Written task: Write out all of the entries again, swapping every "debris on ground" for "loose gravel" and leaving everything else unchanged.

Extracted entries
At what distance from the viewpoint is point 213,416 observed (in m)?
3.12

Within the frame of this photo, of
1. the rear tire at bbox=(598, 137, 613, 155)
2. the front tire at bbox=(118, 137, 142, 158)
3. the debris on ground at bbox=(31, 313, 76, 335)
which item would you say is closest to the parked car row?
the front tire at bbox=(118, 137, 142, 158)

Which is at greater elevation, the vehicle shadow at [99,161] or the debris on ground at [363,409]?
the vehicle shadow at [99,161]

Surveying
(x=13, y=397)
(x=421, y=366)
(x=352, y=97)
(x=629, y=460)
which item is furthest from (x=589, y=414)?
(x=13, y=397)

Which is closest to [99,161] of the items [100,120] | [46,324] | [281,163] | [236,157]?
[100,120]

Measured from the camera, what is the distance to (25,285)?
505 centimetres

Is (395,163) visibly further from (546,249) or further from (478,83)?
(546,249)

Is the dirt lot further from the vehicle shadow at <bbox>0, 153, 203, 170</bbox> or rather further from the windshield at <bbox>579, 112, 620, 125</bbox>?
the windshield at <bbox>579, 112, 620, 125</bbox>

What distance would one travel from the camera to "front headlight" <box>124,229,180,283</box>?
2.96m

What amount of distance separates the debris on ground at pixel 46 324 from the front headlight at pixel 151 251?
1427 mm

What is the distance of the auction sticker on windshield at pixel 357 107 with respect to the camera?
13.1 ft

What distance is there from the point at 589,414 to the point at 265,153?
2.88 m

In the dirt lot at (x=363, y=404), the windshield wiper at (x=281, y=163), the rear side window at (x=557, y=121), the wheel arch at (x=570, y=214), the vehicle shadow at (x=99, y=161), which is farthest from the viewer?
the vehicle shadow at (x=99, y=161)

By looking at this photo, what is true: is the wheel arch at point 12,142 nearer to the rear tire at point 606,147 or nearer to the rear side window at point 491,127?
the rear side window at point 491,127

Response to this task:
At what distance from the viewpoint is point 213,416 observed (in m)?
3.12

Within the frame of this photo, of
1. the rear tire at bbox=(598, 137, 613, 155)
2. the front tire at bbox=(118, 137, 142, 158)
3. the loose gravel at bbox=(31, 313, 76, 335)
which item would you say is closest to the parked car row?
the front tire at bbox=(118, 137, 142, 158)

Which is at greater elevation, the vehicle shadow at [99,161] or the loose gravel at [363,409]?
the vehicle shadow at [99,161]

Surveying
(x=13, y=397)
(x=421, y=366)
(x=352, y=97)
(x=629, y=460)
which item is furthest from (x=589, y=414)?
(x=13, y=397)

Which is closest to [99,161] of the items [100,120] | [46,324] | [281,163] | [236,157]?
[100,120]

Measured from the camera, what is the distance to (25,285)?
505 centimetres

Is (395,163) visibly further from (546,249) or further from (478,83)?
(546,249)

Is the dirt lot further from the vehicle shadow at <bbox>0, 153, 203, 170</bbox> or rather further from the windshield at <bbox>579, 112, 620, 125</bbox>?
the windshield at <bbox>579, 112, 620, 125</bbox>

What distance would one travel from the camera to "front headlight" <box>124,229,180,283</box>?
2.96m

What amount of distance separates the loose gravel at pixel 46 324 from the front headlight at pixel 151 251?
1427 mm

What is the distance of the auction sticker on windshield at pixel 357 107 with respect to the camera?
13.1 ft

What distance is there from the point at 589,414 to the point at 265,153?
2.88 m

In the dirt lot at (x=363, y=404), the windshield wiper at (x=281, y=163), the rear side window at (x=557, y=121), the wheel arch at (x=570, y=214), the vehicle shadow at (x=99, y=161), which is farthest from the viewer?
the vehicle shadow at (x=99, y=161)

By looking at this photo, what is true: is the wheel arch at point 12,142 nearer to the rear tire at point 606,147 or nearer to the rear side window at point 491,127?
the rear side window at point 491,127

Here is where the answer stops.